**THINGS TO DO**.
(a) Answer these questions using the text on ColdFusion query-of-queries:
(i) Which SQL clause does the first reader comment say the commenter is still holding to?
(ii) Which game is named as a rough example in the suggestion to use the technique as a game datasource?
(iii) Through what did the author pull down the API data in the described use-case?
(b) Rewrite the text on ColdFusion query-of-queries from "Is there anything" up to and including "following this exercise?", substituting "insights" for "epiphanies".

─── TEXT SHOWN

Needless to say, this code doesn't execute instantly. It has to perform a lot of setup work just be able to execute the actual query-of-query SQL code. But, like I said, this was just a fun experiment for the sake of exploration. I do love ColdFusion query-of-queries; and, I'd definitely love to see their functionality expanded in future releases of the language.
Want to use code from this post? Check out the license.
Reader Comments
I'm still holding to my beloved SQL WITH clause ;-)
Is there anything you could build off of this? Like, you said that it was an exercise in, "Can I do this?" That's all cool, but I prefer to do exercises in the hopes that I can tie another idea together with it that does something even cooler than before. Thus, did you have any epiphanies following this exercise?
Great for the "toolbox of my brain," but I'm not a fan of unitaskers (nod to Alton Brown). So, help me find a problem to solve with this solution, OB-1 Nadobi
@Randall, how about using it as a datasource for a game? Think of Farmville as a rough example: you don't want to hit the main database every time the player does something, so to speed things up, when the player signs in, you go to the DB server, grab the relevant game data, and copy it to "local" temporary tables (on the web server). You let the player do a certain amount of work and then sync it to the main DB.
You're trading off the possibility of losing a certain amount of work for the advantage of decreasing load on the database. In some cases, that's probably a good idea. (In others, it's probably not feasible: note that the Flash games that use something like this - using local data rather than remote data, then syncing - are not multiplayer games. You can do some types of multiplayer gaming this way, but it can become very complicated quickly.)
@Randall,
To be honest, the idea popped into my head last week and I really just wanted to try it out, take it to something tangible. That said, I do use query of queries, and have, at times, wished I could use the UPDATE statement on them. I do try to put as much of the work into the database itself, when I can; but, sometimes, I can't find (efficient) ways to calculate values on the DB side.
One particular use-case that I had a while back was that I had a table of users and a 3rd party API that managed subscription information. I wanted to create a query on the server that merged the two. So, I pulled down the query AND I pulled down the API stuff (via CFHTTP). It would have been nice to then run UPDATEs on the query based on the API data for that page -- also, the query was being cached so as to not have to hit the 3rd party API all the time.

──────
─── GIVEN ENTRIES

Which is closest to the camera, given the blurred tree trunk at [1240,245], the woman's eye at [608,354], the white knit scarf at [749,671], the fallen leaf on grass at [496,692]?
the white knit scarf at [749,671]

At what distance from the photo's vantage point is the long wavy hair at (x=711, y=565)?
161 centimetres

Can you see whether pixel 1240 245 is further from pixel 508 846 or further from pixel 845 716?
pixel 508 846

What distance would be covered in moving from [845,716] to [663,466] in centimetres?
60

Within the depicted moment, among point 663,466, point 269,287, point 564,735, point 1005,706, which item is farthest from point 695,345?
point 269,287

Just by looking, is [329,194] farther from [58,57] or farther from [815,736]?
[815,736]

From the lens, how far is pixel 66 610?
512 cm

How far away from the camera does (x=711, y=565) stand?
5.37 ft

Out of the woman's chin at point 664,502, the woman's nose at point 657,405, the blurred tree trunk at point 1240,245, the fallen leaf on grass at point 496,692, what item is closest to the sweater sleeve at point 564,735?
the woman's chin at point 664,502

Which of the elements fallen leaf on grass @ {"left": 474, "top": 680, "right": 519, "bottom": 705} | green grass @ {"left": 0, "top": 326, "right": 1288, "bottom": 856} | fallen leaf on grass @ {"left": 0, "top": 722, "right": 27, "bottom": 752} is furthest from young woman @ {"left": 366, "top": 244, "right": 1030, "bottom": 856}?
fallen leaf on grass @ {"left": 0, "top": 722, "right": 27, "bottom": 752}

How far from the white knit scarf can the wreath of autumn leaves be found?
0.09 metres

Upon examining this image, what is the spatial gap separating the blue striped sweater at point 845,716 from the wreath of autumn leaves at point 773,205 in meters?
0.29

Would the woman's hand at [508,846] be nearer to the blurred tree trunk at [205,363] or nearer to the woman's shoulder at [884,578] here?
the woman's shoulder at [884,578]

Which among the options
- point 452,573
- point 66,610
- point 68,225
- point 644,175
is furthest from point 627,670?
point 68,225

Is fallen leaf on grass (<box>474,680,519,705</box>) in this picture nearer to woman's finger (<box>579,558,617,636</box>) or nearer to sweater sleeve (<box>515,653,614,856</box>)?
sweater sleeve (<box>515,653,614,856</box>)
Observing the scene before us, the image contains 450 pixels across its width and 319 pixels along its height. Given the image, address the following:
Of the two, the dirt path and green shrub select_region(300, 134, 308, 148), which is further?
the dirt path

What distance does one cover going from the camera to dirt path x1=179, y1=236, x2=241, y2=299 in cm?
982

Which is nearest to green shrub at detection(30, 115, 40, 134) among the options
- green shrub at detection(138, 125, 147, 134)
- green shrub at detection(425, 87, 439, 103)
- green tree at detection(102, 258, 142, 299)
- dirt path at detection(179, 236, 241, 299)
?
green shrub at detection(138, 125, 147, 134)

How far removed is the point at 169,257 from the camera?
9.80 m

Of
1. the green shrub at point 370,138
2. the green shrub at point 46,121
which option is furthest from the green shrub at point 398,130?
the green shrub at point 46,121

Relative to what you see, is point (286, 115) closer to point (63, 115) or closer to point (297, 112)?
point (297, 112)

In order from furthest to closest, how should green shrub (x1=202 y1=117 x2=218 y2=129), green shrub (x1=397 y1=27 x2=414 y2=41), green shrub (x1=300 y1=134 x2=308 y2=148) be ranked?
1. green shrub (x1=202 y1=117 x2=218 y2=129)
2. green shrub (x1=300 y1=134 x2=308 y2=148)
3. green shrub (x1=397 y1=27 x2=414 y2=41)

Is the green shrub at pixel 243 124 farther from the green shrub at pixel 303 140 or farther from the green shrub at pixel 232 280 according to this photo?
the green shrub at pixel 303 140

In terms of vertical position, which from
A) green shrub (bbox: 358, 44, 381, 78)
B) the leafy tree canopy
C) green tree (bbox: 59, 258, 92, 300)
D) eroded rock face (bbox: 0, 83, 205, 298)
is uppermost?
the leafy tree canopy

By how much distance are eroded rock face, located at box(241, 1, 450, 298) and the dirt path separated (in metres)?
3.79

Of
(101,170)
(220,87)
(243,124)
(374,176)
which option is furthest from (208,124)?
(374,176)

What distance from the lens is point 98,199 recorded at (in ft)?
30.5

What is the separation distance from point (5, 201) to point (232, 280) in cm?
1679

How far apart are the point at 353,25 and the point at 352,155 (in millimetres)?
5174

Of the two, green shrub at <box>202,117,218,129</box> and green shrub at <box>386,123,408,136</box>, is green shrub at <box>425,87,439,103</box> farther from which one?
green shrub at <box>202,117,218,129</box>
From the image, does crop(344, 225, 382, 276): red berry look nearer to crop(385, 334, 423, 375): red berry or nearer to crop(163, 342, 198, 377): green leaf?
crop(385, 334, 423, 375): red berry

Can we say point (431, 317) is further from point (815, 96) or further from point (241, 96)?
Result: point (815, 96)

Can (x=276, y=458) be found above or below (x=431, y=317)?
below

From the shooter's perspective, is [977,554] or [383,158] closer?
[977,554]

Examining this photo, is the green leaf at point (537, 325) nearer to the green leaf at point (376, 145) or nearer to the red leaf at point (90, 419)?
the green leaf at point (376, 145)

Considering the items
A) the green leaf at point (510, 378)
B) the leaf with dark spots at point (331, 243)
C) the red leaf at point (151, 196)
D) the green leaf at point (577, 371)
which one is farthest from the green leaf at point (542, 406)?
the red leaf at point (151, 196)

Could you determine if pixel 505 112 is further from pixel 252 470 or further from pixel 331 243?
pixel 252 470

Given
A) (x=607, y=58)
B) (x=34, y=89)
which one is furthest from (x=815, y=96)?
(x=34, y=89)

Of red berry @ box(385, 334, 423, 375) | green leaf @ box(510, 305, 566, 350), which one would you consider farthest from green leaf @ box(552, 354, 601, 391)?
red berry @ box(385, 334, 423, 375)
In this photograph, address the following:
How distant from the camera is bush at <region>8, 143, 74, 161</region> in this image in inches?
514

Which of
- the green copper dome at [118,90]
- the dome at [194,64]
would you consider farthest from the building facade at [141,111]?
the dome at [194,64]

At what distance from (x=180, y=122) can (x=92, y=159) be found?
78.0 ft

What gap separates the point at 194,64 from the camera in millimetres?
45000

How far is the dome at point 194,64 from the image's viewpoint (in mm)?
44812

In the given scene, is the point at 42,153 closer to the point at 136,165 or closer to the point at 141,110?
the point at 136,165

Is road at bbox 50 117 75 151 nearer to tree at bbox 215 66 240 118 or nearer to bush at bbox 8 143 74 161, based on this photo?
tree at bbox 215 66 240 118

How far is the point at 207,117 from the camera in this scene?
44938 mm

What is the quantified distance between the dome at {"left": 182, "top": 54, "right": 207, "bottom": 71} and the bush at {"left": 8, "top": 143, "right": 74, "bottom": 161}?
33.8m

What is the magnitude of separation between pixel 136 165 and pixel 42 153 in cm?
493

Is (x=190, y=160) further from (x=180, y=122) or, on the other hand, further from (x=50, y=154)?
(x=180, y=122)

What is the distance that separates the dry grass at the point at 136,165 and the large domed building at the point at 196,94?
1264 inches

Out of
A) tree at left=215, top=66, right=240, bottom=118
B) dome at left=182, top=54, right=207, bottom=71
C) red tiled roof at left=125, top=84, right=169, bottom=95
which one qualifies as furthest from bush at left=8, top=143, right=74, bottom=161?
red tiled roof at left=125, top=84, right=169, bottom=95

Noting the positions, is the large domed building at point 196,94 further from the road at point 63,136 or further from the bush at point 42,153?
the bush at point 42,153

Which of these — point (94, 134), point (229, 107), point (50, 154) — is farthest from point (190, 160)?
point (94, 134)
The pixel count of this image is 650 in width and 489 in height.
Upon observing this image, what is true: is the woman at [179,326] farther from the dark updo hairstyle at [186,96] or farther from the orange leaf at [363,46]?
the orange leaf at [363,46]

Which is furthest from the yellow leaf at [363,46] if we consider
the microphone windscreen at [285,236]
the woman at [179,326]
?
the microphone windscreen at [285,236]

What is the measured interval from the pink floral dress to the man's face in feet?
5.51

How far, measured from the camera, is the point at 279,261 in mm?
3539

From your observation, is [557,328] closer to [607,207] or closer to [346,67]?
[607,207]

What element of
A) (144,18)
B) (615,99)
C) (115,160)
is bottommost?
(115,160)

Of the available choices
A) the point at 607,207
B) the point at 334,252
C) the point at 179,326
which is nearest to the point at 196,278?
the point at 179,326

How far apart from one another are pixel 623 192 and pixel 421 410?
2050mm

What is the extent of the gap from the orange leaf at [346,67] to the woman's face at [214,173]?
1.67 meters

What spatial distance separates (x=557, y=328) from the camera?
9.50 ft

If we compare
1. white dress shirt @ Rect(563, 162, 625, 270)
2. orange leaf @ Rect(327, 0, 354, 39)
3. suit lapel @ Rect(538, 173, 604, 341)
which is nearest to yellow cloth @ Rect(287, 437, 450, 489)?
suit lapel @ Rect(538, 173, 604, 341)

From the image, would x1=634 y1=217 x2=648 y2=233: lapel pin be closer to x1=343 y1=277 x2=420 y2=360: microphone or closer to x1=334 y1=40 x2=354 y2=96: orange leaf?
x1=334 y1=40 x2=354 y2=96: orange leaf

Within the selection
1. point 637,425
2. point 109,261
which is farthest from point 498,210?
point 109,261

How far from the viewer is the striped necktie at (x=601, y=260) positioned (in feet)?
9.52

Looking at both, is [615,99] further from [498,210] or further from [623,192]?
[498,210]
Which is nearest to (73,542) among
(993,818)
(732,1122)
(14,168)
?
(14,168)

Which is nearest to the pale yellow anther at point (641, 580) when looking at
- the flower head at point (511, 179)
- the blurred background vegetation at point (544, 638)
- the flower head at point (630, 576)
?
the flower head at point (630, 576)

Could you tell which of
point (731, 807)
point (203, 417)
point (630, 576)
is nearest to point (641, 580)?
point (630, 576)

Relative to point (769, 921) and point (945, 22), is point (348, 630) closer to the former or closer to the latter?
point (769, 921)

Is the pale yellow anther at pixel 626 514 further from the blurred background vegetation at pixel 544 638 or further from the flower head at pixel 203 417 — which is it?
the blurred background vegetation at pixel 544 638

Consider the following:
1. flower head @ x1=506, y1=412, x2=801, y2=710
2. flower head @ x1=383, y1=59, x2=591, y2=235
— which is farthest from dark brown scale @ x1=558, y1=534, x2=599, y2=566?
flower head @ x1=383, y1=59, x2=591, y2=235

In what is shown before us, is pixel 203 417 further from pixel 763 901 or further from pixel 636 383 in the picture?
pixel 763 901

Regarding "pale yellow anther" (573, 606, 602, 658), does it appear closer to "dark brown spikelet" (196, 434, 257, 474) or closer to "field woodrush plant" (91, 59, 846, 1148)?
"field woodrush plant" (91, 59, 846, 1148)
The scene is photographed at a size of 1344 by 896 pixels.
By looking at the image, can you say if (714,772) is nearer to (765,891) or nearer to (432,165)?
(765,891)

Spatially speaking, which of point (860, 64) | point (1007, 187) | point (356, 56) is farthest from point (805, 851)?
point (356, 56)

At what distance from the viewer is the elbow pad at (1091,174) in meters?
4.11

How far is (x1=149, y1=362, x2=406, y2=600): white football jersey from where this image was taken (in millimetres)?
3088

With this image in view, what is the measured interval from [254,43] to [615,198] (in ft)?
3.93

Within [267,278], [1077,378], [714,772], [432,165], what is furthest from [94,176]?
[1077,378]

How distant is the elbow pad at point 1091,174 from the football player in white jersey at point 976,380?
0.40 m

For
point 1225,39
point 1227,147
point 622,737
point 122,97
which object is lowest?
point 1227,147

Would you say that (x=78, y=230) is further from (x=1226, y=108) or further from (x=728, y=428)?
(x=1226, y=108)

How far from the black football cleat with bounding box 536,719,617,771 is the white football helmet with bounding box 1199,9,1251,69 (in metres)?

──────

**FINAL RESULTS**.
(a)
(i) The SQL WITH clause.
(ii) Farmville.
(iii) CFHTTP.

(b)
Is there anything you could build off of this? Like, you said that it was an exercise in, "Can I do this?" That's all cool, but I prefer to do exercises in the hopes that I can tie another idea together with it that does something even cooler than before. Thus, did you have any insights following this exercise?